Beinamputierte Fußballmannschaft von Freetown, Sierra Leone

Gezeichnet vom Bürgerkrieg: Beinamputierte Fußballmannschaft in Sierra Leone

Erst 18 Monate später sehen Atiba-Davies und ihre Kinder sich in Gambia wieder. Unterstützt vom Flüchtlingshilfswerk der Vereinten Nationen gehen sie später zusammen nach New York, wo ihre Mutter und Schwester wohnen. Um dort als Juristin tätig zu sein, hat sie nicht den erforderlichen Abschluss, sie arbeitet als Kanzleigehilfin. Alles, was Atiba-Davies aus ihrem alten Leben bleibt, ist der Inhalt des Koffers, den sie vor dem Putsch mit nach Schweden genommen hatte.

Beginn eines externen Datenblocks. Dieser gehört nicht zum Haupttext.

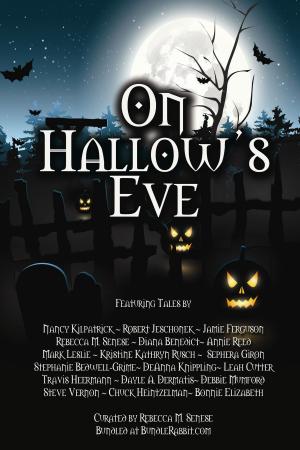 Cover of the book On Hallow's Eve by Kristina M. Olson, Lynn M. Whitbeck, Rachel H. Whitbeck, Ariana, Dara Girard, Diana Deverell, Tikiri Herath, Stephanie Browning, Linda Jordan
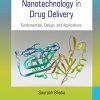 Nanotechnology in Drug Delivery: Fundamentals, Design, and Applications (PDF)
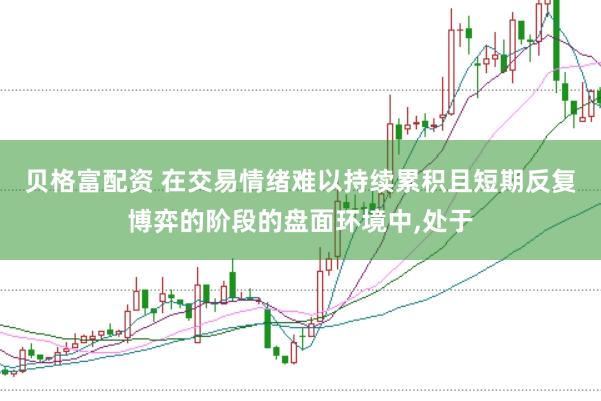 贝格富配资 在交易情绪难以持续累积且短期反复博弈的阶段的盘面环境中，处于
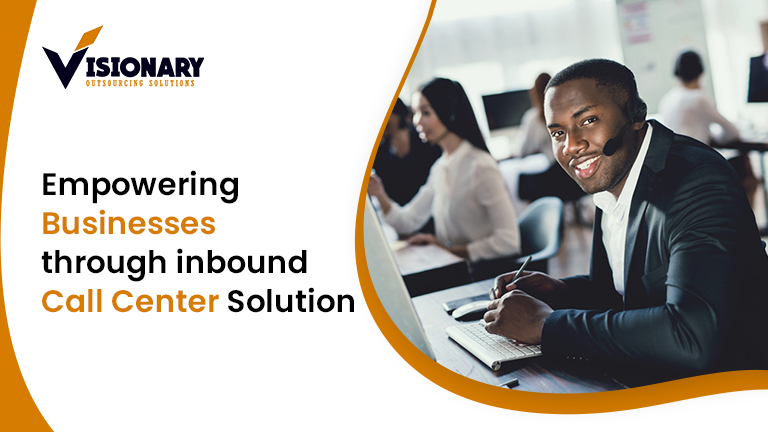 Inbound Call Center Services and Solutions Visionary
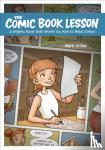 Crilley, Mark - The Comic Book Lesson - A Graphic Novel That Shows You How to Make Comics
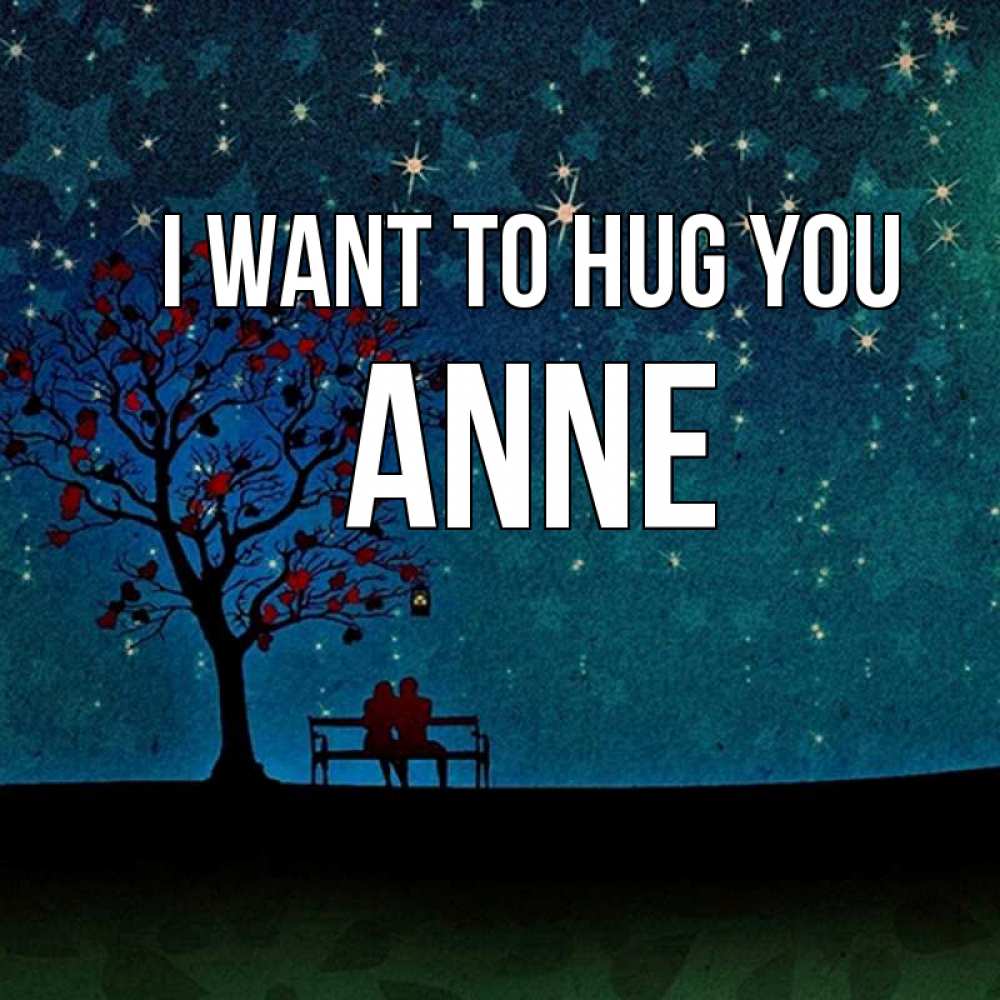 Greetings card с именем, Anne I want to hug you много звезд Greetings with text for free download 
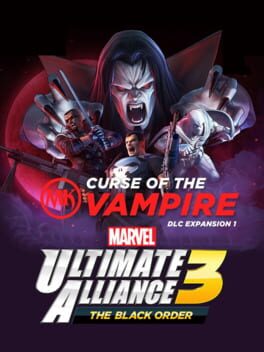 Cover: Marvel Ultimate Alliance 3: The Black Order - Curse of the Vampire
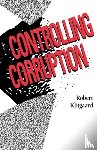 Klitgaard, Robert - Controlling Corruption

Kampf gegen Straflosigkeit

Jetzt lebt Atiba-Davies in Den Haag und arbeitet seit zehn Jahren für den Internationalen Strafgerichtshof. Als Ermittlerin und Leiterin der "Gender and Children Unit", einer Abteilung, die sich hauptsächlich mit Verbrechen gegen Frauen und Kinder befasst, arbeitet sie an fast allen Fällen des Gerichts mit.

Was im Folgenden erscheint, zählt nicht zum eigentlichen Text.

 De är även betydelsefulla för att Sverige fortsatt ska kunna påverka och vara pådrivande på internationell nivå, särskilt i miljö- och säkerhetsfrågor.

Bisher hat der IStGH nur zwei

Angeklagte schuldig gesprochen.

Der Angeklagte im ersten Fall Zentralafrikanische Republik steht seit Ende 2010 vor Gericht, demnächst soll das Urteil gesprochen werden. Immer noch kämpft das Gericht um neue Mitgliedsstaaten. Es will, dass auch die USA, Russland, China den IStGH unterstützen - finanziell, aber auch bei Ermittlungen. Wer Mitglied wird, erlaubt Ermittlungen im eigenen Land und gegen seine Staatsbürger.

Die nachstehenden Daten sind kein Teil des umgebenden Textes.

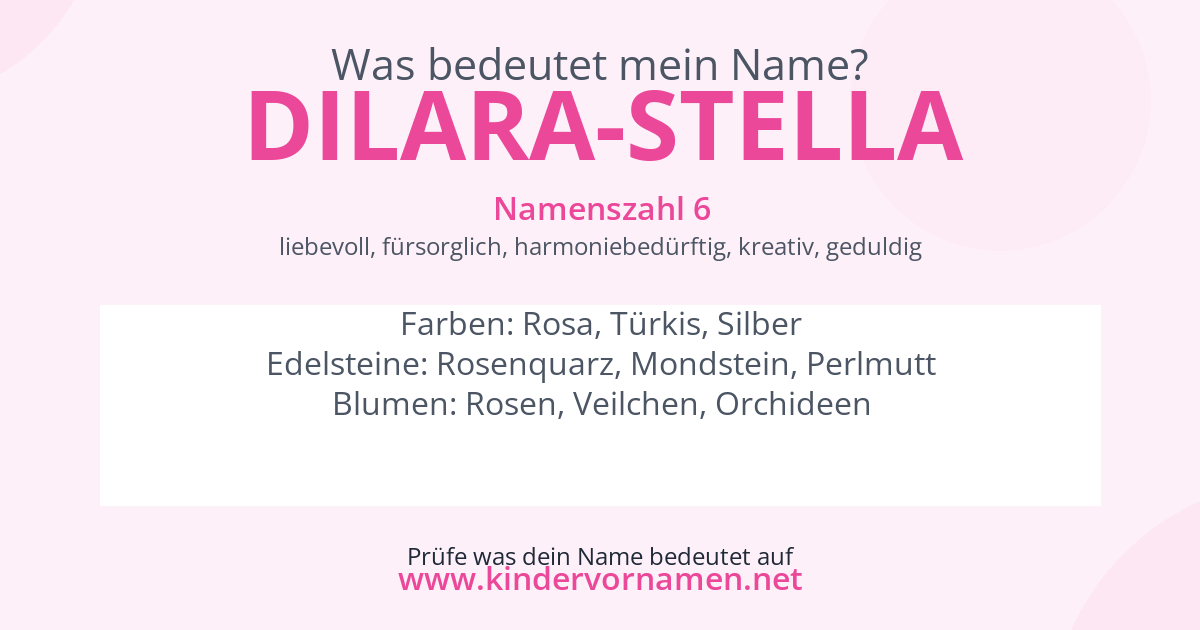 Was bedeutet der Name Dilara-Stella?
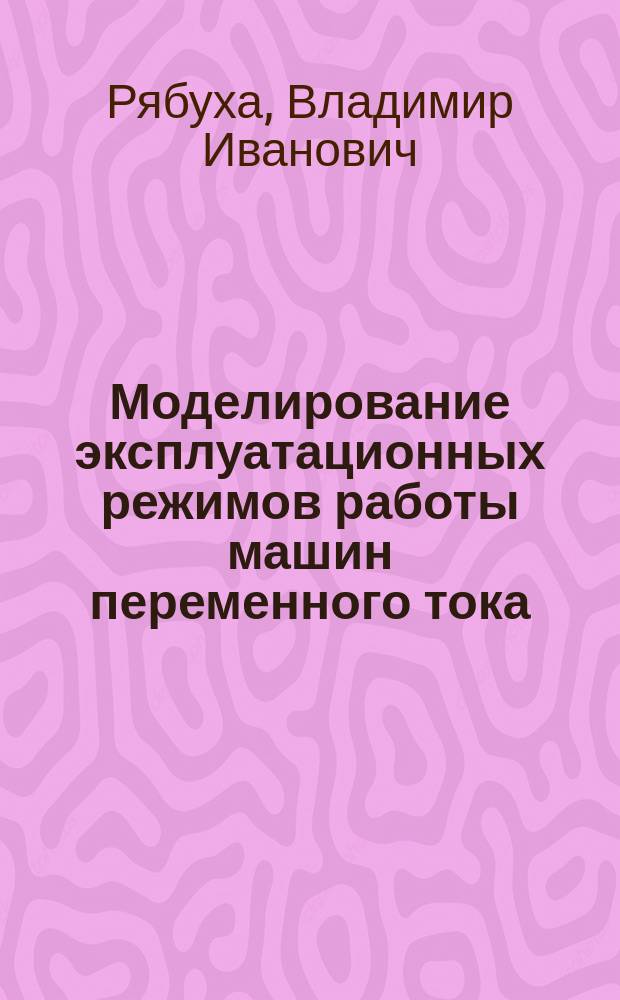 Моделирование эксплуатационных режимов работы машин переменного тока : Избр. разделы : Конспект лекций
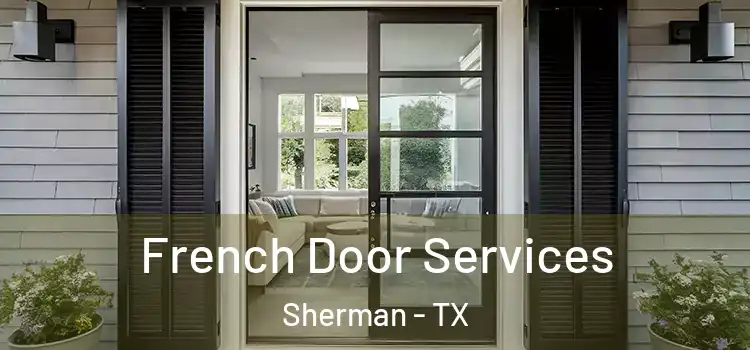  French Door Services Sherman - TX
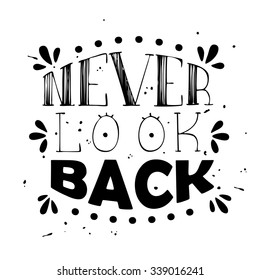 Hand drawn typographic poster with funny eyes. Hand drawn vintage print. Hand drawn quote lettering. Quote never look back. Vector lettering 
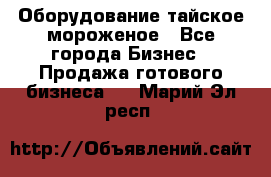 Оборудование тайское мороженое - Все города Бизнес » Продажа готового бизнеса   . Марий Эл респ.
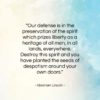 Abraham Lincoln quote: “Our defense is in the preservation of…”- at QuotesQuotesQuotes.com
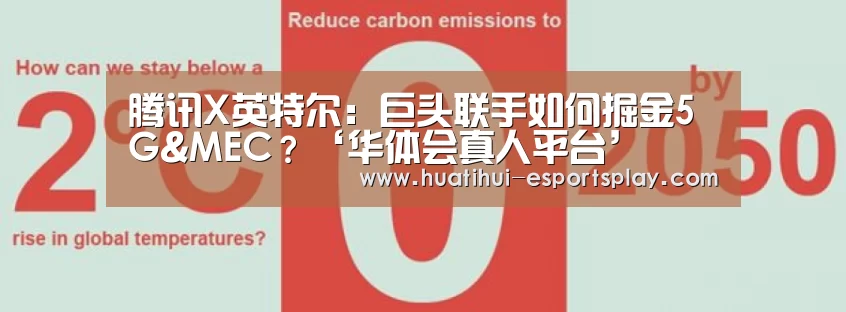 腾讯X英特尔:巨头联手如何掘金5G&MEC?‘华体会真人平台’(图3) 华体会娱乐平台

Atiba-Davies bleibt dennoch optimistisch, dass der Kampf gegen die Straflosigkeit gewonnen werden kann - mit den engagierten Mitarbeitern des Gerichtshofs und der Unterstützung von Partnern. "Entweder wir behalten die Hoffnung, oder wir werfen alles hin und lassen das Böse siegen, lassen Gewalt herrschen. Aber als zivilisierte Gesellschaften können wir das nicht zulassen."